> _Written tasks_
(a) Sum up the PHY mailing-list thread in two sentences.
(b) Transcribe the PHY mailing-list thread word for word, starting at "When we do a" and ending at "PHY_ERROR if phy_check_link_status()".
(c) Answer these from the PHY mailing-list thread:
(i) What date and time are given for Jijie Shao's reply?
(ii) Which commit does Russell King point to for earlier problems with phy_stop() warning after an error?
(iii) Which function, according to Russell King, could still put a warning-splat on the console?

> _Page excerpt_
When we do a phy_stop(), hardware might be error and we can't access to
mdio.And our process is read/write mdio failed first, then do phy_stop(),
reset hardware and call phy_start() finally.

We note there are several times lock during phy_state_machine(). The first
is to handle phydev state. It's noting that a competition of phydev lock
happend again if phy_check_link_status() returns an error. Why we don't
held lock until changing state to PHY_ERROR if phy_check_link_status()
returns an error?

Jijie Shao
Jijie Shao Sept. 5, 2023, 8:59 a.m. UTC | #8
on 2023/9/4 22:42, Russell King (Oracle) wrote:
> Are you suggesting that the sequence is:
>
> phy_stop();
> reset netdev
> phy_start();
>
> ?
>
> Is the reason for doing this because you've already detected an issue
> with the hardware, and you're trying to recover it - and before you've
> called phy_stop() the hardware is already dead?

In our case, hardware is already dead before we called phy_stop().

>
> If that is the case, I'm not really sure what you expect to happen
> here. You've identified a race where the state machine is running in

What we expect is that the phy state is PHY_HALTED after we called
phy_stop(). So that we can do a phy_start() successully after resetting
our netdev.

> unison with phy_stop(), but in this circumstance it is also possible
> that the state machine could complete executing and have called
> phy_error_precise() before phy_stop() has even been called. In that
> case, you'll still get a warning-splat on the console from
> phy_error_precise().
>
> The only difference is that phy_stop() won't warn.
>
> That all said, this is obviously buggy, because phy_stop() has set
> the phydev state to PHY_HALTED and the state machine has unexpectedly
> changed its state.
>
> I wonder whether we should be tracking the phy_start/stop state
> separately, since we've had issues with phy_stop() warning when an
> error has occurred (see commit 59088b5a946e).
>
> Maybe something like this (untested)?

Thanks for your patch and it works in our case. By the way, when would you
push this patch?

> _Supplied data_
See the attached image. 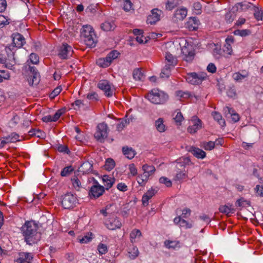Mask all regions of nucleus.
<instances>
[{
  "instance_id": "obj_1",
  "label": "nucleus",
  "mask_w": 263,
  "mask_h": 263,
  "mask_svg": "<svg viewBox=\"0 0 263 263\" xmlns=\"http://www.w3.org/2000/svg\"><path fill=\"white\" fill-rule=\"evenodd\" d=\"M37 225L33 221L25 223L22 227V232L27 244L31 246L36 243L41 238V234L37 232Z\"/></svg>"
},
{
  "instance_id": "obj_2",
  "label": "nucleus",
  "mask_w": 263,
  "mask_h": 263,
  "mask_svg": "<svg viewBox=\"0 0 263 263\" xmlns=\"http://www.w3.org/2000/svg\"><path fill=\"white\" fill-rule=\"evenodd\" d=\"M81 36L84 38V42L87 46L93 48L96 45V42L93 36H95L94 30L90 25H84L81 32Z\"/></svg>"
},
{
  "instance_id": "obj_3",
  "label": "nucleus",
  "mask_w": 263,
  "mask_h": 263,
  "mask_svg": "<svg viewBox=\"0 0 263 263\" xmlns=\"http://www.w3.org/2000/svg\"><path fill=\"white\" fill-rule=\"evenodd\" d=\"M146 98L152 103L159 104L164 103L168 99V96L163 91L153 89L147 94Z\"/></svg>"
},
{
  "instance_id": "obj_4",
  "label": "nucleus",
  "mask_w": 263,
  "mask_h": 263,
  "mask_svg": "<svg viewBox=\"0 0 263 263\" xmlns=\"http://www.w3.org/2000/svg\"><path fill=\"white\" fill-rule=\"evenodd\" d=\"M92 180L93 184L89 190L88 195L90 199H97L103 194L105 189L94 178H92Z\"/></svg>"
},
{
  "instance_id": "obj_5",
  "label": "nucleus",
  "mask_w": 263,
  "mask_h": 263,
  "mask_svg": "<svg viewBox=\"0 0 263 263\" xmlns=\"http://www.w3.org/2000/svg\"><path fill=\"white\" fill-rule=\"evenodd\" d=\"M108 131V128L105 123H99L97 126V131L94 134V137L98 141L103 143L107 137Z\"/></svg>"
},
{
  "instance_id": "obj_6",
  "label": "nucleus",
  "mask_w": 263,
  "mask_h": 263,
  "mask_svg": "<svg viewBox=\"0 0 263 263\" xmlns=\"http://www.w3.org/2000/svg\"><path fill=\"white\" fill-rule=\"evenodd\" d=\"M206 78V74L203 72H191L185 77L187 82L192 85H199Z\"/></svg>"
},
{
  "instance_id": "obj_7",
  "label": "nucleus",
  "mask_w": 263,
  "mask_h": 263,
  "mask_svg": "<svg viewBox=\"0 0 263 263\" xmlns=\"http://www.w3.org/2000/svg\"><path fill=\"white\" fill-rule=\"evenodd\" d=\"M61 204L65 209L73 208L77 201L76 196L70 193H68L61 197Z\"/></svg>"
},
{
  "instance_id": "obj_8",
  "label": "nucleus",
  "mask_w": 263,
  "mask_h": 263,
  "mask_svg": "<svg viewBox=\"0 0 263 263\" xmlns=\"http://www.w3.org/2000/svg\"><path fill=\"white\" fill-rule=\"evenodd\" d=\"M29 69L31 73L29 79H28L29 84L30 86L37 85L40 81V74L34 66H29Z\"/></svg>"
},
{
  "instance_id": "obj_9",
  "label": "nucleus",
  "mask_w": 263,
  "mask_h": 263,
  "mask_svg": "<svg viewBox=\"0 0 263 263\" xmlns=\"http://www.w3.org/2000/svg\"><path fill=\"white\" fill-rule=\"evenodd\" d=\"M181 52L184 56L183 59L186 62L191 63L194 60L195 53L191 46H184L182 48Z\"/></svg>"
},
{
  "instance_id": "obj_10",
  "label": "nucleus",
  "mask_w": 263,
  "mask_h": 263,
  "mask_svg": "<svg viewBox=\"0 0 263 263\" xmlns=\"http://www.w3.org/2000/svg\"><path fill=\"white\" fill-rule=\"evenodd\" d=\"M98 87L104 92L105 95L107 97L112 96L113 91L111 90L109 82L106 80L100 81L98 84Z\"/></svg>"
},
{
  "instance_id": "obj_11",
  "label": "nucleus",
  "mask_w": 263,
  "mask_h": 263,
  "mask_svg": "<svg viewBox=\"0 0 263 263\" xmlns=\"http://www.w3.org/2000/svg\"><path fill=\"white\" fill-rule=\"evenodd\" d=\"M174 163L176 164V171H185V166L192 164L189 157H182L176 160Z\"/></svg>"
},
{
  "instance_id": "obj_12",
  "label": "nucleus",
  "mask_w": 263,
  "mask_h": 263,
  "mask_svg": "<svg viewBox=\"0 0 263 263\" xmlns=\"http://www.w3.org/2000/svg\"><path fill=\"white\" fill-rule=\"evenodd\" d=\"M162 12L161 10L155 8L151 11V14L148 15L147 18V22L151 25L155 24L160 19V16Z\"/></svg>"
},
{
  "instance_id": "obj_13",
  "label": "nucleus",
  "mask_w": 263,
  "mask_h": 263,
  "mask_svg": "<svg viewBox=\"0 0 263 263\" xmlns=\"http://www.w3.org/2000/svg\"><path fill=\"white\" fill-rule=\"evenodd\" d=\"M185 150L191 153L195 157L198 159H203L206 156V153L204 151L193 146H186Z\"/></svg>"
},
{
  "instance_id": "obj_14",
  "label": "nucleus",
  "mask_w": 263,
  "mask_h": 263,
  "mask_svg": "<svg viewBox=\"0 0 263 263\" xmlns=\"http://www.w3.org/2000/svg\"><path fill=\"white\" fill-rule=\"evenodd\" d=\"M71 51L72 52L71 47L67 43H63L60 47L58 55L62 59H67Z\"/></svg>"
},
{
  "instance_id": "obj_15",
  "label": "nucleus",
  "mask_w": 263,
  "mask_h": 263,
  "mask_svg": "<svg viewBox=\"0 0 263 263\" xmlns=\"http://www.w3.org/2000/svg\"><path fill=\"white\" fill-rule=\"evenodd\" d=\"M13 43L14 46L18 48L22 47L25 43V40L23 35L20 33H13L12 35Z\"/></svg>"
},
{
  "instance_id": "obj_16",
  "label": "nucleus",
  "mask_w": 263,
  "mask_h": 263,
  "mask_svg": "<svg viewBox=\"0 0 263 263\" xmlns=\"http://www.w3.org/2000/svg\"><path fill=\"white\" fill-rule=\"evenodd\" d=\"M192 121L194 122V124L187 128V132L191 134L196 133L197 130L201 128V121L197 117L194 116Z\"/></svg>"
},
{
  "instance_id": "obj_17",
  "label": "nucleus",
  "mask_w": 263,
  "mask_h": 263,
  "mask_svg": "<svg viewBox=\"0 0 263 263\" xmlns=\"http://www.w3.org/2000/svg\"><path fill=\"white\" fill-rule=\"evenodd\" d=\"M107 228L111 230H114L116 229L120 228L122 223L117 217L110 218L106 223Z\"/></svg>"
},
{
  "instance_id": "obj_18",
  "label": "nucleus",
  "mask_w": 263,
  "mask_h": 263,
  "mask_svg": "<svg viewBox=\"0 0 263 263\" xmlns=\"http://www.w3.org/2000/svg\"><path fill=\"white\" fill-rule=\"evenodd\" d=\"M200 24L199 20L196 17H191L186 23V27L190 30H197Z\"/></svg>"
},
{
  "instance_id": "obj_19",
  "label": "nucleus",
  "mask_w": 263,
  "mask_h": 263,
  "mask_svg": "<svg viewBox=\"0 0 263 263\" xmlns=\"http://www.w3.org/2000/svg\"><path fill=\"white\" fill-rule=\"evenodd\" d=\"M102 179L104 185V187L106 190L111 188L115 182V179L114 178H112L107 175H103L102 177Z\"/></svg>"
},
{
  "instance_id": "obj_20",
  "label": "nucleus",
  "mask_w": 263,
  "mask_h": 263,
  "mask_svg": "<svg viewBox=\"0 0 263 263\" xmlns=\"http://www.w3.org/2000/svg\"><path fill=\"white\" fill-rule=\"evenodd\" d=\"M187 15V10L185 8H181L176 10L174 18L175 21L183 20Z\"/></svg>"
},
{
  "instance_id": "obj_21",
  "label": "nucleus",
  "mask_w": 263,
  "mask_h": 263,
  "mask_svg": "<svg viewBox=\"0 0 263 263\" xmlns=\"http://www.w3.org/2000/svg\"><path fill=\"white\" fill-rule=\"evenodd\" d=\"M92 164L88 161L84 162L79 168V172L83 174H87L92 171Z\"/></svg>"
},
{
  "instance_id": "obj_22",
  "label": "nucleus",
  "mask_w": 263,
  "mask_h": 263,
  "mask_svg": "<svg viewBox=\"0 0 263 263\" xmlns=\"http://www.w3.org/2000/svg\"><path fill=\"white\" fill-rule=\"evenodd\" d=\"M122 149L123 154L129 159H132L136 154V151L133 148L127 146H123Z\"/></svg>"
},
{
  "instance_id": "obj_23",
  "label": "nucleus",
  "mask_w": 263,
  "mask_h": 263,
  "mask_svg": "<svg viewBox=\"0 0 263 263\" xmlns=\"http://www.w3.org/2000/svg\"><path fill=\"white\" fill-rule=\"evenodd\" d=\"M115 27L116 25L113 22L105 21L101 25V28L105 31L113 30Z\"/></svg>"
},
{
  "instance_id": "obj_24",
  "label": "nucleus",
  "mask_w": 263,
  "mask_h": 263,
  "mask_svg": "<svg viewBox=\"0 0 263 263\" xmlns=\"http://www.w3.org/2000/svg\"><path fill=\"white\" fill-rule=\"evenodd\" d=\"M165 60L167 62V64L165 65H169V67L175 66L177 64L176 59L170 52H166L165 54Z\"/></svg>"
},
{
  "instance_id": "obj_25",
  "label": "nucleus",
  "mask_w": 263,
  "mask_h": 263,
  "mask_svg": "<svg viewBox=\"0 0 263 263\" xmlns=\"http://www.w3.org/2000/svg\"><path fill=\"white\" fill-rule=\"evenodd\" d=\"M163 119L161 118H159L155 121V126L157 130L162 133L165 131V125L163 123Z\"/></svg>"
},
{
  "instance_id": "obj_26",
  "label": "nucleus",
  "mask_w": 263,
  "mask_h": 263,
  "mask_svg": "<svg viewBox=\"0 0 263 263\" xmlns=\"http://www.w3.org/2000/svg\"><path fill=\"white\" fill-rule=\"evenodd\" d=\"M180 242L179 241H171L166 240L164 241V245L168 249H176L180 248Z\"/></svg>"
},
{
  "instance_id": "obj_27",
  "label": "nucleus",
  "mask_w": 263,
  "mask_h": 263,
  "mask_svg": "<svg viewBox=\"0 0 263 263\" xmlns=\"http://www.w3.org/2000/svg\"><path fill=\"white\" fill-rule=\"evenodd\" d=\"M93 234L91 232L87 233L83 237L79 236L78 239L81 243H86L90 242L92 239Z\"/></svg>"
},
{
  "instance_id": "obj_28",
  "label": "nucleus",
  "mask_w": 263,
  "mask_h": 263,
  "mask_svg": "<svg viewBox=\"0 0 263 263\" xmlns=\"http://www.w3.org/2000/svg\"><path fill=\"white\" fill-rule=\"evenodd\" d=\"M116 163L112 158H107L104 165V169L108 171L112 170L115 166Z\"/></svg>"
},
{
  "instance_id": "obj_29",
  "label": "nucleus",
  "mask_w": 263,
  "mask_h": 263,
  "mask_svg": "<svg viewBox=\"0 0 263 263\" xmlns=\"http://www.w3.org/2000/svg\"><path fill=\"white\" fill-rule=\"evenodd\" d=\"M231 206V205L230 206L227 205H221L219 207V210L220 212L228 215L230 213H234V209Z\"/></svg>"
},
{
  "instance_id": "obj_30",
  "label": "nucleus",
  "mask_w": 263,
  "mask_h": 263,
  "mask_svg": "<svg viewBox=\"0 0 263 263\" xmlns=\"http://www.w3.org/2000/svg\"><path fill=\"white\" fill-rule=\"evenodd\" d=\"M233 33L235 35H239L241 37H245L251 34V31L249 29H237L233 32Z\"/></svg>"
},
{
  "instance_id": "obj_31",
  "label": "nucleus",
  "mask_w": 263,
  "mask_h": 263,
  "mask_svg": "<svg viewBox=\"0 0 263 263\" xmlns=\"http://www.w3.org/2000/svg\"><path fill=\"white\" fill-rule=\"evenodd\" d=\"M212 115L215 120L217 121L219 124L221 126L226 125L225 120L222 118L221 115L217 112H213Z\"/></svg>"
},
{
  "instance_id": "obj_32",
  "label": "nucleus",
  "mask_w": 263,
  "mask_h": 263,
  "mask_svg": "<svg viewBox=\"0 0 263 263\" xmlns=\"http://www.w3.org/2000/svg\"><path fill=\"white\" fill-rule=\"evenodd\" d=\"M226 108L228 110V113L231 115L232 121L235 123L238 122L240 119L239 115L235 112L233 108L229 107H226Z\"/></svg>"
},
{
  "instance_id": "obj_33",
  "label": "nucleus",
  "mask_w": 263,
  "mask_h": 263,
  "mask_svg": "<svg viewBox=\"0 0 263 263\" xmlns=\"http://www.w3.org/2000/svg\"><path fill=\"white\" fill-rule=\"evenodd\" d=\"M176 174L174 178V180L175 181H180L185 178L187 177V171H176Z\"/></svg>"
},
{
  "instance_id": "obj_34",
  "label": "nucleus",
  "mask_w": 263,
  "mask_h": 263,
  "mask_svg": "<svg viewBox=\"0 0 263 263\" xmlns=\"http://www.w3.org/2000/svg\"><path fill=\"white\" fill-rule=\"evenodd\" d=\"M133 77L136 81H141L143 74L140 68H136L133 70Z\"/></svg>"
},
{
  "instance_id": "obj_35",
  "label": "nucleus",
  "mask_w": 263,
  "mask_h": 263,
  "mask_svg": "<svg viewBox=\"0 0 263 263\" xmlns=\"http://www.w3.org/2000/svg\"><path fill=\"white\" fill-rule=\"evenodd\" d=\"M97 64L101 67H107L110 64V61L107 59V58H101L98 59L96 62Z\"/></svg>"
},
{
  "instance_id": "obj_36",
  "label": "nucleus",
  "mask_w": 263,
  "mask_h": 263,
  "mask_svg": "<svg viewBox=\"0 0 263 263\" xmlns=\"http://www.w3.org/2000/svg\"><path fill=\"white\" fill-rule=\"evenodd\" d=\"M20 136L15 133H12L10 135H9L5 137V139L7 140L8 143L15 142L16 141H20V140L18 139Z\"/></svg>"
},
{
  "instance_id": "obj_37",
  "label": "nucleus",
  "mask_w": 263,
  "mask_h": 263,
  "mask_svg": "<svg viewBox=\"0 0 263 263\" xmlns=\"http://www.w3.org/2000/svg\"><path fill=\"white\" fill-rule=\"evenodd\" d=\"M142 169L145 174H147L149 176L153 174L156 171L154 166H149L147 164L143 165L142 166Z\"/></svg>"
},
{
  "instance_id": "obj_38",
  "label": "nucleus",
  "mask_w": 263,
  "mask_h": 263,
  "mask_svg": "<svg viewBox=\"0 0 263 263\" xmlns=\"http://www.w3.org/2000/svg\"><path fill=\"white\" fill-rule=\"evenodd\" d=\"M248 76L247 72H244V73H241L239 72H235L233 74V78L237 82H241L243 79L247 78Z\"/></svg>"
},
{
  "instance_id": "obj_39",
  "label": "nucleus",
  "mask_w": 263,
  "mask_h": 263,
  "mask_svg": "<svg viewBox=\"0 0 263 263\" xmlns=\"http://www.w3.org/2000/svg\"><path fill=\"white\" fill-rule=\"evenodd\" d=\"M171 74V67L169 65H165L160 73V78H168Z\"/></svg>"
},
{
  "instance_id": "obj_40",
  "label": "nucleus",
  "mask_w": 263,
  "mask_h": 263,
  "mask_svg": "<svg viewBox=\"0 0 263 263\" xmlns=\"http://www.w3.org/2000/svg\"><path fill=\"white\" fill-rule=\"evenodd\" d=\"M252 9L254 11V16L255 18L258 21L262 20L263 17V12L259 10L258 7L254 6H252Z\"/></svg>"
},
{
  "instance_id": "obj_41",
  "label": "nucleus",
  "mask_w": 263,
  "mask_h": 263,
  "mask_svg": "<svg viewBox=\"0 0 263 263\" xmlns=\"http://www.w3.org/2000/svg\"><path fill=\"white\" fill-rule=\"evenodd\" d=\"M30 136H34L39 138H44L45 137V133L40 129H32L29 132Z\"/></svg>"
},
{
  "instance_id": "obj_42",
  "label": "nucleus",
  "mask_w": 263,
  "mask_h": 263,
  "mask_svg": "<svg viewBox=\"0 0 263 263\" xmlns=\"http://www.w3.org/2000/svg\"><path fill=\"white\" fill-rule=\"evenodd\" d=\"M239 6L240 7V9L241 10H244L246 9H248L251 8V4L249 3H238L235 5V7L237 8V10H239Z\"/></svg>"
},
{
  "instance_id": "obj_43",
  "label": "nucleus",
  "mask_w": 263,
  "mask_h": 263,
  "mask_svg": "<svg viewBox=\"0 0 263 263\" xmlns=\"http://www.w3.org/2000/svg\"><path fill=\"white\" fill-rule=\"evenodd\" d=\"M119 55V52H118L117 50H112L111 52H110L106 56L107 59L110 61L111 63L112 61V60H114L118 58V55Z\"/></svg>"
},
{
  "instance_id": "obj_44",
  "label": "nucleus",
  "mask_w": 263,
  "mask_h": 263,
  "mask_svg": "<svg viewBox=\"0 0 263 263\" xmlns=\"http://www.w3.org/2000/svg\"><path fill=\"white\" fill-rule=\"evenodd\" d=\"M178 3L177 0H168L166 4V8L170 10H172L177 6Z\"/></svg>"
},
{
  "instance_id": "obj_45",
  "label": "nucleus",
  "mask_w": 263,
  "mask_h": 263,
  "mask_svg": "<svg viewBox=\"0 0 263 263\" xmlns=\"http://www.w3.org/2000/svg\"><path fill=\"white\" fill-rule=\"evenodd\" d=\"M73 171L71 166L65 167L61 172V175L63 177L66 176L70 174Z\"/></svg>"
},
{
  "instance_id": "obj_46",
  "label": "nucleus",
  "mask_w": 263,
  "mask_h": 263,
  "mask_svg": "<svg viewBox=\"0 0 263 263\" xmlns=\"http://www.w3.org/2000/svg\"><path fill=\"white\" fill-rule=\"evenodd\" d=\"M215 145V142L209 141L208 142L204 143L202 146L205 150L210 151L214 148Z\"/></svg>"
},
{
  "instance_id": "obj_47",
  "label": "nucleus",
  "mask_w": 263,
  "mask_h": 263,
  "mask_svg": "<svg viewBox=\"0 0 263 263\" xmlns=\"http://www.w3.org/2000/svg\"><path fill=\"white\" fill-rule=\"evenodd\" d=\"M98 250L100 254H105L107 252V247L103 243H100L98 246Z\"/></svg>"
},
{
  "instance_id": "obj_48",
  "label": "nucleus",
  "mask_w": 263,
  "mask_h": 263,
  "mask_svg": "<svg viewBox=\"0 0 263 263\" xmlns=\"http://www.w3.org/2000/svg\"><path fill=\"white\" fill-rule=\"evenodd\" d=\"M10 75L9 72L6 70H0V82H2L4 80L9 79Z\"/></svg>"
},
{
  "instance_id": "obj_49",
  "label": "nucleus",
  "mask_w": 263,
  "mask_h": 263,
  "mask_svg": "<svg viewBox=\"0 0 263 263\" xmlns=\"http://www.w3.org/2000/svg\"><path fill=\"white\" fill-rule=\"evenodd\" d=\"M124 2L123 9L125 11H129L132 8L133 4L130 0H123Z\"/></svg>"
},
{
  "instance_id": "obj_50",
  "label": "nucleus",
  "mask_w": 263,
  "mask_h": 263,
  "mask_svg": "<svg viewBox=\"0 0 263 263\" xmlns=\"http://www.w3.org/2000/svg\"><path fill=\"white\" fill-rule=\"evenodd\" d=\"M61 90V86H58L50 93V94L49 95V97L51 99H54L56 96H57L60 93Z\"/></svg>"
},
{
  "instance_id": "obj_51",
  "label": "nucleus",
  "mask_w": 263,
  "mask_h": 263,
  "mask_svg": "<svg viewBox=\"0 0 263 263\" xmlns=\"http://www.w3.org/2000/svg\"><path fill=\"white\" fill-rule=\"evenodd\" d=\"M159 182L161 183L164 184L167 187L172 186V181L166 177H162L159 179Z\"/></svg>"
},
{
  "instance_id": "obj_52",
  "label": "nucleus",
  "mask_w": 263,
  "mask_h": 263,
  "mask_svg": "<svg viewBox=\"0 0 263 263\" xmlns=\"http://www.w3.org/2000/svg\"><path fill=\"white\" fill-rule=\"evenodd\" d=\"M57 149L61 153H64L67 154L70 153L68 147L65 145L59 144L57 147Z\"/></svg>"
},
{
  "instance_id": "obj_53",
  "label": "nucleus",
  "mask_w": 263,
  "mask_h": 263,
  "mask_svg": "<svg viewBox=\"0 0 263 263\" xmlns=\"http://www.w3.org/2000/svg\"><path fill=\"white\" fill-rule=\"evenodd\" d=\"M20 256L21 257L18 259H22L29 261H30V260L33 258L32 255H31L29 253H23L22 254H20Z\"/></svg>"
},
{
  "instance_id": "obj_54",
  "label": "nucleus",
  "mask_w": 263,
  "mask_h": 263,
  "mask_svg": "<svg viewBox=\"0 0 263 263\" xmlns=\"http://www.w3.org/2000/svg\"><path fill=\"white\" fill-rule=\"evenodd\" d=\"M30 60L32 64H36L39 61V58L36 54L32 53L30 55Z\"/></svg>"
},
{
  "instance_id": "obj_55",
  "label": "nucleus",
  "mask_w": 263,
  "mask_h": 263,
  "mask_svg": "<svg viewBox=\"0 0 263 263\" xmlns=\"http://www.w3.org/2000/svg\"><path fill=\"white\" fill-rule=\"evenodd\" d=\"M141 235V233L139 230L135 229L132 231L130 234V237L132 239L136 238L137 236L140 237Z\"/></svg>"
},
{
  "instance_id": "obj_56",
  "label": "nucleus",
  "mask_w": 263,
  "mask_h": 263,
  "mask_svg": "<svg viewBox=\"0 0 263 263\" xmlns=\"http://www.w3.org/2000/svg\"><path fill=\"white\" fill-rule=\"evenodd\" d=\"M175 121L179 125L181 124V122L183 119V117L182 114L180 112H178L175 116L174 118Z\"/></svg>"
},
{
  "instance_id": "obj_57",
  "label": "nucleus",
  "mask_w": 263,
  "mask_h": 263,
  "mask_svg": "<svg viewBox=\"0 0 263 263\" xmlns=\"http://www.w3.org/2000/svg\"><path fill=\"white\" fill-rule=\"evenodd\" d=\"M9 24L8 21L5 17L4 16L0 15V28H3L6 25Z\"/></svg>"
},
{
  "instance_id": "obj_58",
  "label": "nucleus",
  "mask_w": 263,
  "mask_h": 263,
  "mask_svg": "<svg viewBox=\"0 0 263 263\" xmlns=\"http://www.w3.org/2000/svg\"><path fill=\"white\" fill-rule=\"evenodd\" d=\"M234 17L233 14L231 12L227 13L225 15V18L228 23H232L234 20Z\"/></svg>"
},
{
  "instance_id": "obj_59",
  "label": "nucleus",
  "mask_w": 263,
  "mask_h": 263,
  "mask_svg": "<svg viewBox=\"0 0 263 263\" xmlns=\"http://www.w3.org/2000/svg\"><path fill=\"white\" fill-rule=\"evenodd\" d=\"M87 98L88 99L92 101H97L98 100V96L97 93L95 92L88 93L87 95Z\"/></svg>"
},
{
  "instance_id": "obj_60",
  "label": "nucleus",
  "mask_w": 263,
  "mask_h": 263,
  "mask_svg": "<svg viewBox=\"0 0 263 263\" xmlns=\"http://www.w3.org/2000/svg\"><path fill=\"white\" fill-rule=\"evenodd\" d=\"M143 35H140V36H137L136 37V40L140 44H143V43H146L147 42L148 40V39H149V37L148 36H147V37H144V39H145V41H144L143 40Z\"/></svg>"
},
{
  "instance_id": "obj_61",
  "label": "nucleus",
  "mask_w": 263,
  "mask_h": 263,
  "mask_svg": "<svg viewBox=\"0 0 263 263\" xmlns=\"http://www.w3.org/2000/svg\"><path fill=\"white\" fill-rule=\"evenodd\" d=\"M207 70L211 73H215L216 71V67L213 63H210L207 66Z\"/></svg>"
},
{
  "instance_id": "obj_62",
  "label": "nucleus",
  "mask_w": 263,
  "mask_h": 263,
  "mask_svg": "<svg viewBox=\"0 0 263 263\" xmlns=\"http://www.w3.org/2000/svg\"><path fill=\"white\" fill-rule=\"evenodd\" d=\"M180 227H185L186 229L191 228L192 224L189 223L187 221L184 219H182L180 224Z\"/></svg>"
},
{
  "instance_id": "obj_63",
  "label": "nucleus",
  "mask_w": 263,
  "mask_h": 263,
  "mask_svg": "<svg viewBox=\"0 0 263 263\" xmlns=\"http://www.w3.org/2000/svg\"><path fill=\"white\" fill-rule=\"evenodd\" d=\"M157 192V190L152 188L151 190H148L144 195H147L151 199Z\"/></svg>"
},
{
  "instance_id": "obj_64",
  "label": "nucleus",
  "mask_w": 263,
  "mask_h": 263,
  "mask_svg": "<svg viewBox=\"0 0 263 263\" xmlns=\"http://www.w3.org/2000/svg\"><path fill=\"white\" fill-rule=\"evenodd\" d=\"M256 193L261 197H263V186L257 185L255 188Z\"/></svg>"
}]
</instances>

> _Solved problems_
(a) When the hardware is already dead, the poster's process is to fail MDIO reads and writes, call phy_stop(), reset, and then call phy_start(), expecting the PHY state to be PHY_HALTED after phy_stop() so that phy_start() succeeds. Russell King calls the behavior buggy because the state machine changes the state after phy_stop() has set it to PHY_HALTED, and he suggests tracking the start/stop state separately in an untested patch that the poster says works in their case.

(b)
When we do a phy_stop(), hardware might be error and we can't access to
mdio.And our process is read/write mdio failed first, then do phy_stop(),
reset hardware and call phy_start() finally.

We note there are several times lock during phy_state_machine(). The first
is to handle phydev state. It's noting that a competition of phydev lock
happend again if phy_check_link_status() returns an error. Why we don't
held lock until changing state to PHY_ERROR if phy_check_link_status()

(c)
(i) Sept. 5, 2023, 8:59 a.m. UTC
(ii) Commit 59088b5a946e
(iii) phy_error_precise()